Niall James Holohan writes: David K Lynch was born in Missoula, Montana on January 20th, 1946. His next birthday then will be his seventy-third. For over forty of those years Lynch has been producing controversial and innovative films which have earned him the status of one the most essential directors of all time.
In his new memoir, Room To Dream, written in collaboration with art curator Kristine McKenna, Lynch seeks to reveal the obsessions which have sustained him through his life and kept him engaged in creative work even when pursuing interests away from cinema; apart from his film work, Lynch has also found solace in painting, music, photography and in various other areas. Obsessive in its exploration of the creative process, this new book from Canongate continues the ground-breaking tradition of Lynch the filmmaker’s previous work and the result is an impressive inside look at the mind of a visionary.

◆ **SUPPLIED MATERIAL**:
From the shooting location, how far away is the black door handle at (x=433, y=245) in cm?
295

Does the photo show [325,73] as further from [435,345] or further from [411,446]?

◆ **EXERCISE REQUIREMENTS**:
- a) Reproduce the passage of the Room To Dream review that opens with the words containing "Niall James Holohan" and closes with "of all time.".
- b) Using the Room To Dream review, decide whether each statement agrees with it, answering yes or no and quoting the deciding words: (i) Lynch was born in Missoula, Montana. (ii) Lynch wrote the memoir together with a film critic. (iii) The book comes from Canongate.

◆ **ANSWERS TO THE PROBLEMS**:
- a)
Niall James Holohan writes: David K Lynch was born in Missoula, Montana on January 20th, 1946. His next birthday then will be his seventy-third. For over forty of those years Lynch has been producing controversial and innovative films which have earned him the status of one the most essential directors of all time.

- b)
(i) Yes: "David K Lynch was born in Missoula, Montana on January 20th, 1946."
(ii) No: "written in collaboration with art curator Kristine McKenna"
(iii) Yes: "this new book from Canongate"